◆ What you will do
Starting at the line with "Yaka Master bedroom" and ending at the line with "Banana Saver with Lid", print exactly the lines of the entries below. Pictures do not belong in the copy.

◆ Information provided

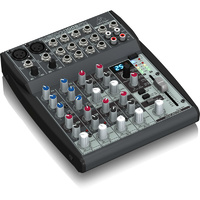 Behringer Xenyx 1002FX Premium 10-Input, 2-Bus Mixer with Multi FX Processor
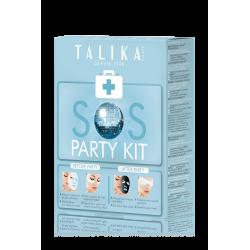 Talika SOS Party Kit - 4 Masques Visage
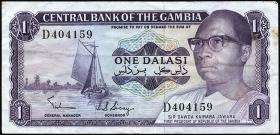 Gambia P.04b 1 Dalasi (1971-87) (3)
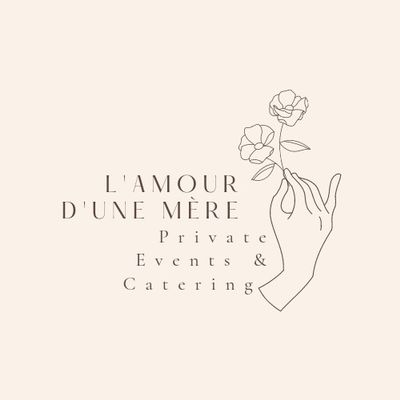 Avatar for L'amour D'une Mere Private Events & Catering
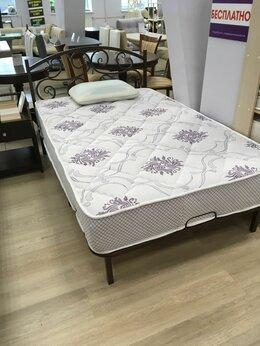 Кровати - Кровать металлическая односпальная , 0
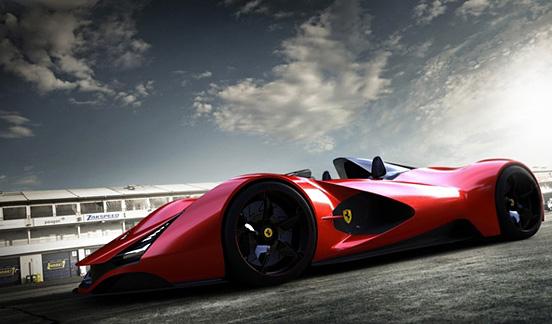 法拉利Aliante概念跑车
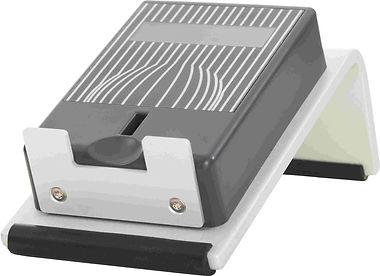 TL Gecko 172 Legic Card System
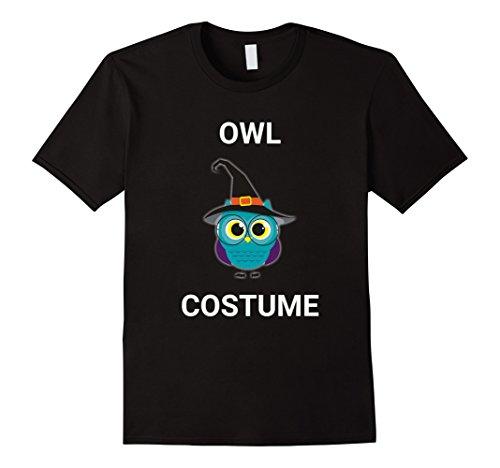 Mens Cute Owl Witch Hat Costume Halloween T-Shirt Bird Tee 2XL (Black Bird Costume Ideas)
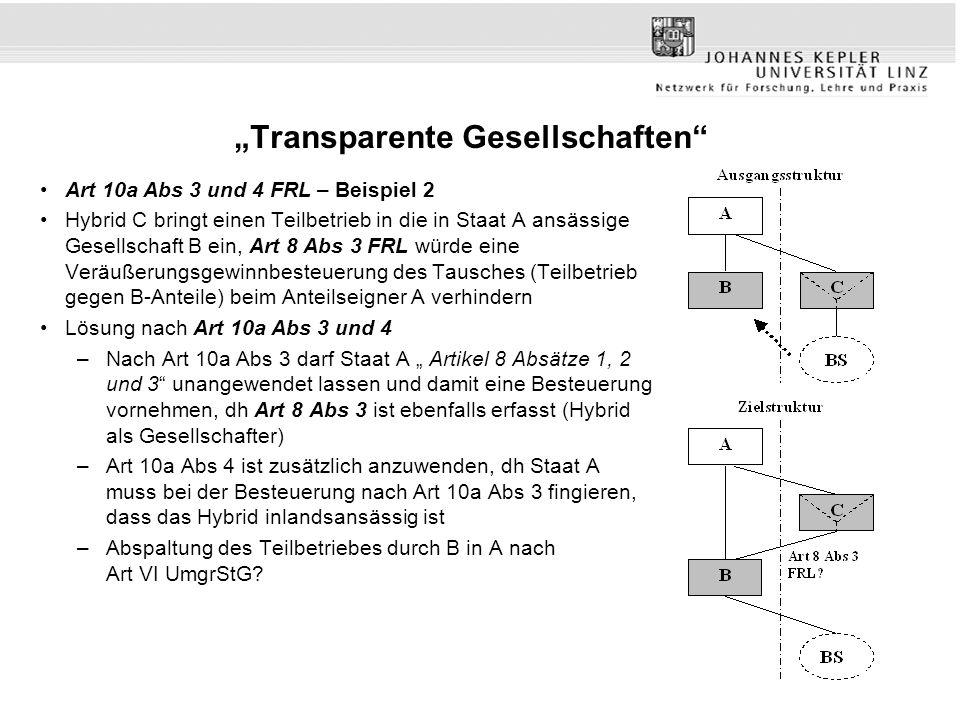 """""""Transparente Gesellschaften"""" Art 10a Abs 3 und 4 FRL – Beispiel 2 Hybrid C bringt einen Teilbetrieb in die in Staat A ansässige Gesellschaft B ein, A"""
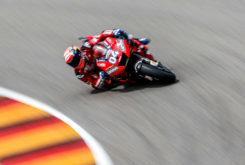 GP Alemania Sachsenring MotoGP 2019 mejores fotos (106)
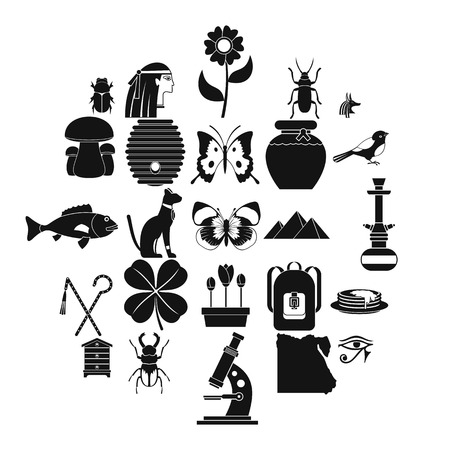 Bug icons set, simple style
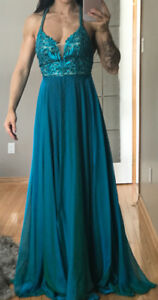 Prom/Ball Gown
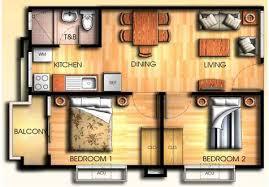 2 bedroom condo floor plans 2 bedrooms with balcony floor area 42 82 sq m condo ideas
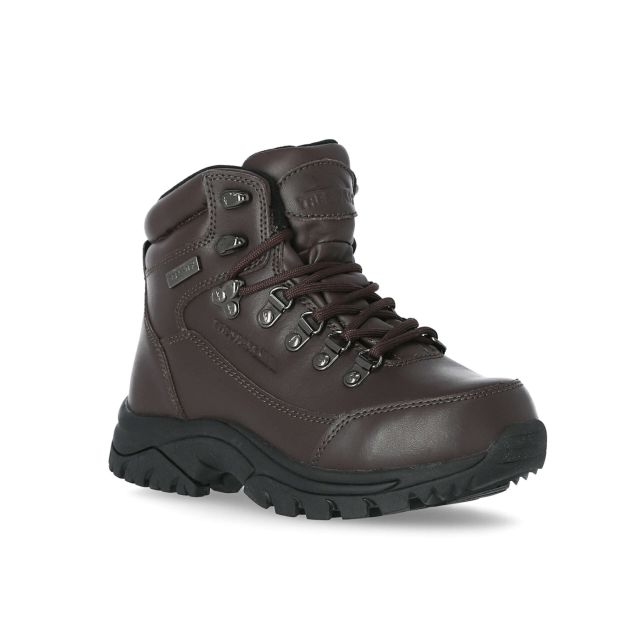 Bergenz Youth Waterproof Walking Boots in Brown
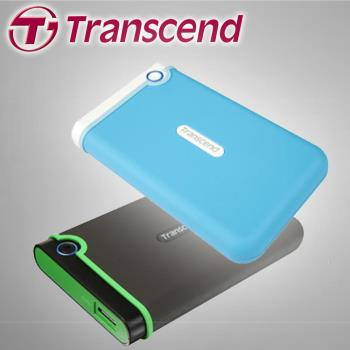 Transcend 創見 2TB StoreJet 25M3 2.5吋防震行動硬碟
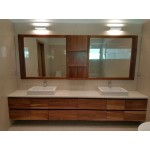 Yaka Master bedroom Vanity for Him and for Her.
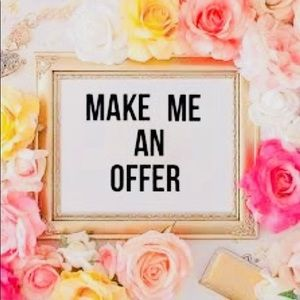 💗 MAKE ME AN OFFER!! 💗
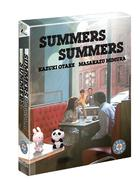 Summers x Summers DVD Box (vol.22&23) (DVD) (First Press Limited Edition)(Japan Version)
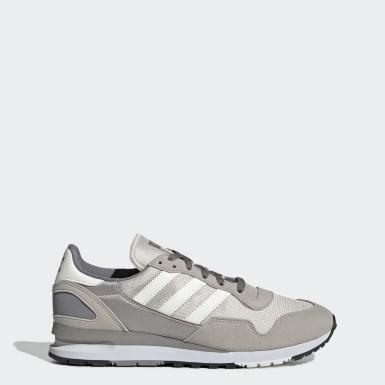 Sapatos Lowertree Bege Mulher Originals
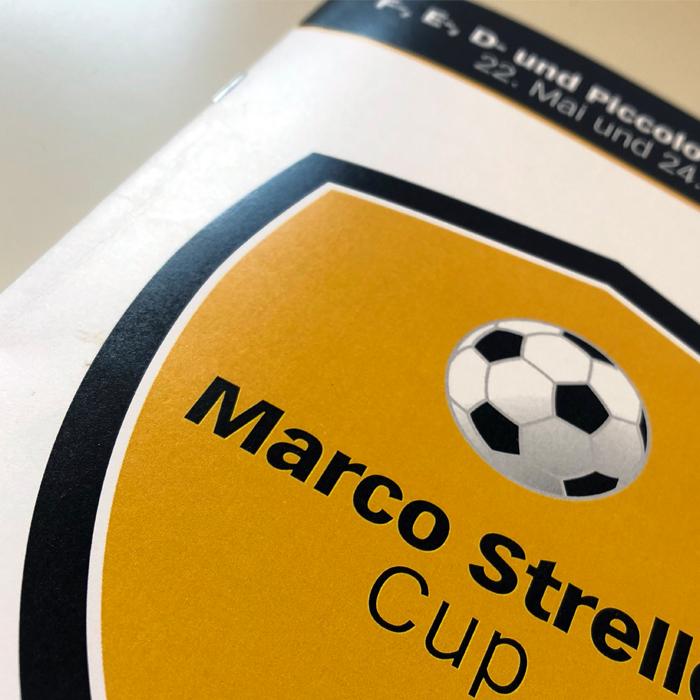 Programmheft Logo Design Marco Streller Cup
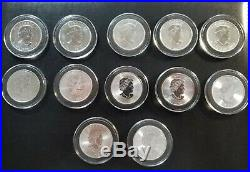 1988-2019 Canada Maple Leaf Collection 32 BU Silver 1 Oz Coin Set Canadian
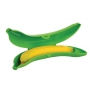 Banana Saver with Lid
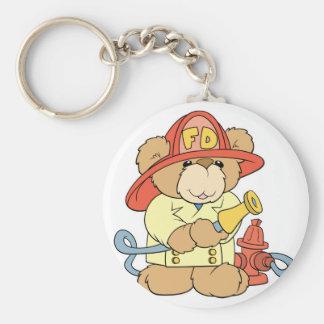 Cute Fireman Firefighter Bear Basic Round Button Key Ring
--
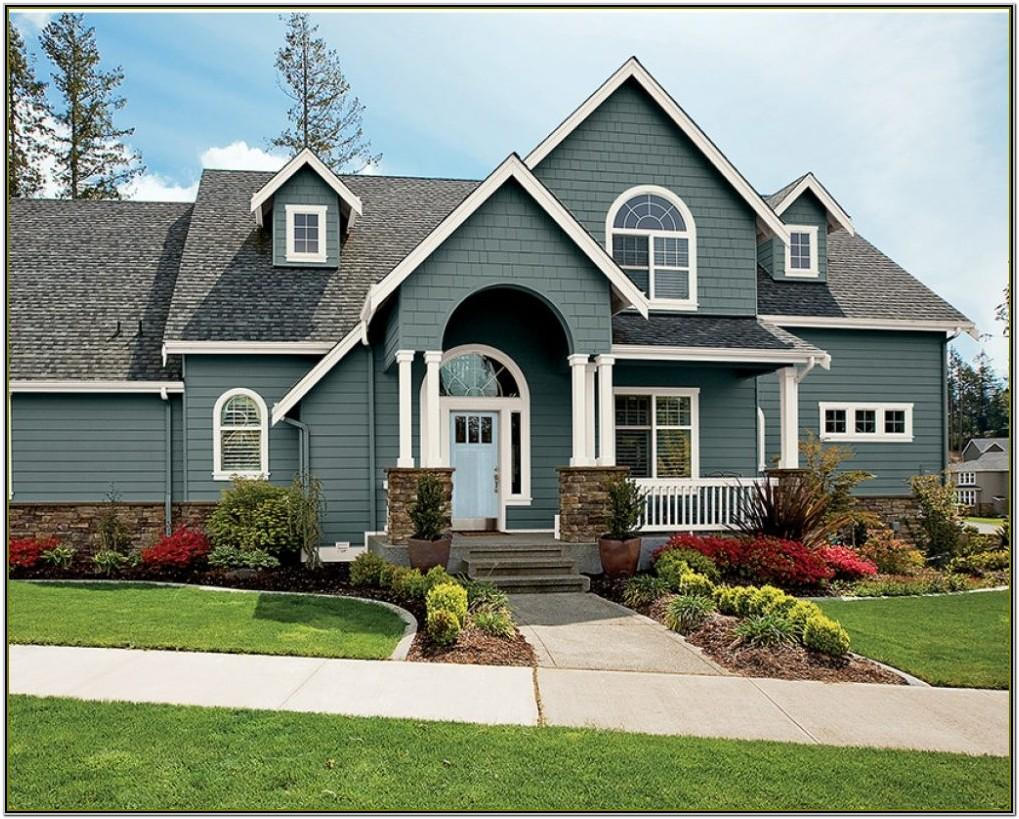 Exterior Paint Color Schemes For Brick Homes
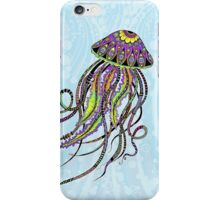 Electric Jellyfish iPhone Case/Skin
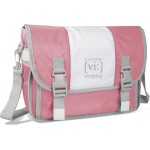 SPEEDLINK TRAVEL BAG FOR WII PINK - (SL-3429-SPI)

◆ Solution
 Yaka Master bedroom Vanity for Him and for Her.
 💗 MAKE ME AN OFFER!! 💗
 Summers x Summers DVD Box (vol.22&23) (DVD) (First Press Limited Edition)(Japan Version)
 Sapatos Lowertree Bege Mulher Originals
 Programmheft Logo Design Marco Streller Cup
 1988-2019 Canada Maple Leaf Collection 32 BU Silver 1 Oz Coin Set Canadian
 Banana Saver with Lid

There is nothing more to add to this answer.